Callers (`handle_diagnostics` in `handler.rs`, `process_file_inner` in `notify.rs`) implement a nudge-and-retry loop: on `Inactive`, they re-send `didSave` to wake the server and retry up to 3 times. This handles CPU-starved servers under concurrent load that may miss or deprioritize the initial notification. On `ServerDied`, callers report the error. After all retries exhaust, callers proceed with cached diagnostics (graceful degradation) rather than returning an error.

### URI Trust

**Location:** Multiple points in `src/bridge/handler.rs` — `format_definition_response`, `find_symbol_in_workspace_response`, `format_locations_with_definition`, etc.

`uri.path()` is extracted from LSP responses and converted to `PathBuf` without validation. A buggy server could return URIs like `file:///etc/passwd` or `file:///workspace/../../../etc/shadow`.

For **read-only operations** (hover, definition, references): the URI is used for display only. Risk is low — it shows a misleading path but doesn't access the file.

**Write operations are not affected.** Catenary does not apply workspace edits directly (see [Workspace Edit Failures](#4-workspace-edit-failures)).

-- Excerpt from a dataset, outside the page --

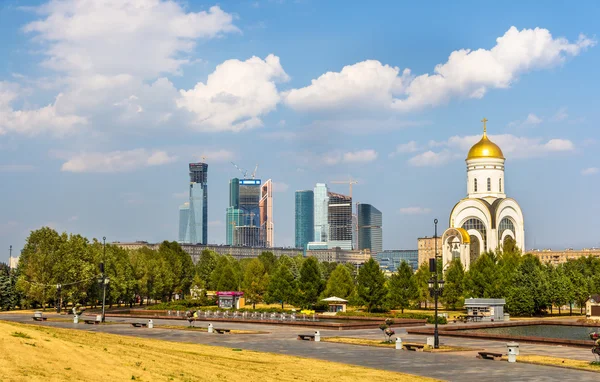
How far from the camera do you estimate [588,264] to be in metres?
101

LSP-provided URIs in edits are passed through as text for the MCP client to evaluate.

### Unbounded Data

**Location:** Throughout response handling

There are no size limits on:
- Diagnostic arrays (cached per URI, never evicted except on new publish)
- Completion response arrays (capped at 50 items in formatting — good)
- Hover content length
- Workspace symbol results
- Document symbol tree depth (recursive traversal)

**Fix for diagnostics:** Cap diagnostics per URI. Evict entries for URIs that haven't been queried recently.

**Fix for recursive traversal:** Add depth limit to `format_nested_symbols()` and related recursive functions.

### ~~Silent Partial Results~~ (Resolved)

`search` always runs both LSP workspace symbols and a ripgrep file heatmap. If an LSP server is unavailable, its symbols are silently omitted — the heatmap covers the gap. `codebase_map` appends `"Warning: [lang] unavailable, symbols may be incomplete"` when a server fails during symbol collection.

### Signature Help Label Offsets

**Location:** `src/bridge/handler.rs` `format_signature_help()`, line ~2621

`ParameterLabel::LabelOffsets([start, end])` is used for substring extraction via `.skip(start).take(end - start)` on a char iterator. If offsets are invalid (beyond string length, or `end < start`), the result is silently truncated or empty rather than producing an error.

**Impact:** Low — display-only, no data corruption. But could produce confusing output.

---

## Invariants

These properties must hold regardless of LSP server behavior:

1. **Catenary never crashes** due to LSP server output. All deserialization is fallible. All `unwrap()` on LSP data is forbidden.

2. **Catenary never modifies the filesystem based on LSP data.** LSP-proposed edits (rename, code actions, formatting) are returned as structured text. Catenary's `edit_file` and `write_file` tools validate all paths against workspace roots independently of LSP data — the LSP never gets direct write access.

3. **Catenary never hangs indefinitely.** All LSP requests have bounded timeouts. Diagnostics waits use activity-based tracking with nudge-and-retry (bounded by attempt count). Reader task failures don't block the MCP server.

4. **Error messages identify the source.** LSP-originated errors include the server language/name. Catenary errors don't mention LSP.

5. **Partial results are labeled.** If a query couldn't reach all configured servers, the response indicates this.

6. **One server's failure doesn't affect others.** Each language server is independent. A crash in rust-analyzer doesn't break pylsp.